Data set processing: You can use target detection methods such as yolo, SSD and other algorithms to evaluate the trained mAP, etc.

​Question 2

2023 Hebei Province Postgraduate Mathematical Modeling Question B Question 2: Please preprocess the data according to the meteorological data in Attachment 2 (15min time interval), establish a meteorological model, and analyze the wind speed, wind direction, and temperature from November 12-18, 2021 Wait for the data to make predictions and complete the table below.

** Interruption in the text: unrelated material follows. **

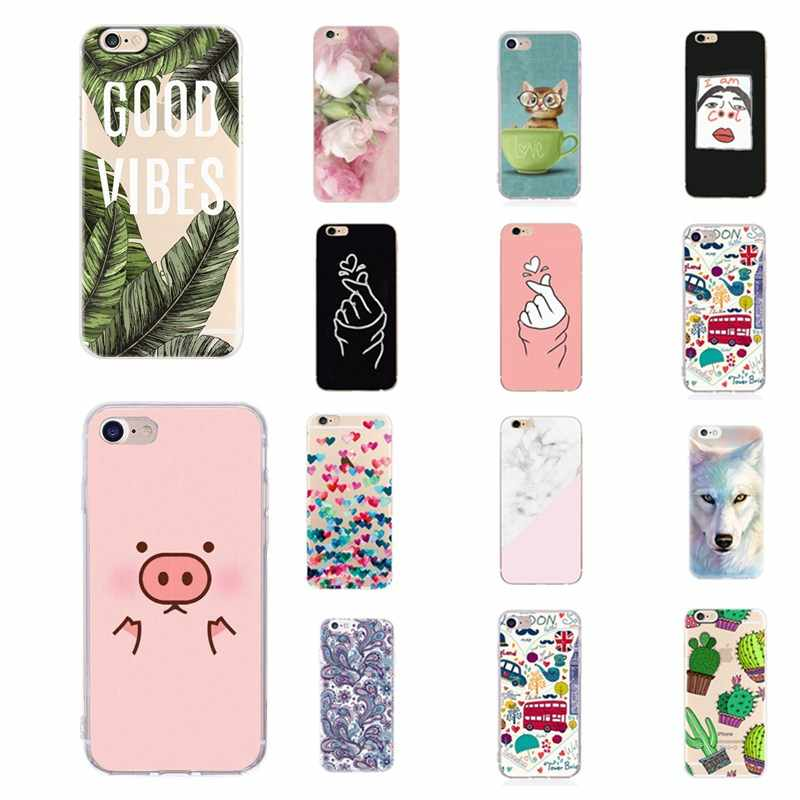 Carcasa Telefoon Case Voor iPhone 6 6 s 7 8 Plus X XS Capinha para Funda Luxe Soft TPU Back cases Voor iPhone 5 s 5 SE Cover Conque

ARIMA (Autoregressive Moving Average Model) and SARIMA (Seasonal Autoregressive Moving Average Model) are commonly used statistical models when it comes to time series forecasting. They are both used to fit time series data, capture characteristics such as trend, seasonality and periodicity in it, and make predictions of future values. At the same time, ACF (autocorrelation function) and PACF (partial autocorrelation function) are important tools for time series data and are used to determine the order of ARIMA and SARIMA models.

1. ARIMA (Autoregressive Moving Average Model):- ARIMA is a commonly used time series forecasting model, which combines the characteristics of autoregressive (AR) and moving average (MA) for fitting non-stationary time series data.

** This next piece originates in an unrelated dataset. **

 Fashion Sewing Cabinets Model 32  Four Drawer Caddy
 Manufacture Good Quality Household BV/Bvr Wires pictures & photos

  1. The AR (autoregressive) part uses the lag value of the time series data itself to predict the future value, expressed as AR(p); the MA (moving average) part uses the lag error term to predict the future value, expressed as MA(q).

  2. Difference (d) is used to transform non-stationary data into stationary data so that it satisfies the prerequisites of the ARIMA model.

  3. ARIMA(p, d, q) is a combination of AR, I (difference), and MA, where p, d, and q are the orders of AR, I, and MA, respectively.

2. SARIMA (Seasonal Autoregressive Moving Average Model):- SARIMA is an extended version of the ARIMA model, specially designed to deal with seasonal time series data.

  1. In addition to the p, d, and q parameters of the ARIMA model, SARIMA also has seasonal AR, I, and MA parameters, denoted as AR(P), I(D) and MA(Q).

  2. The seasonal period(s) is used to specify the interval of seasonality in the data, such as a 365-day year or a 7-day week.

  3. SARIMA(p, d, q) × (P, D, Q, s) is the representation of the SARIMA model, where p, d, and q correspond to the order of AR, I, and MA, respectively, and P, D, and Q correspond to the seasons Orders of AR, I and MA, s is the seasonal period.

3. ACF (Autocorrelation Function):- ACF is used to measure the linear correlation between time series data and its own lagged value.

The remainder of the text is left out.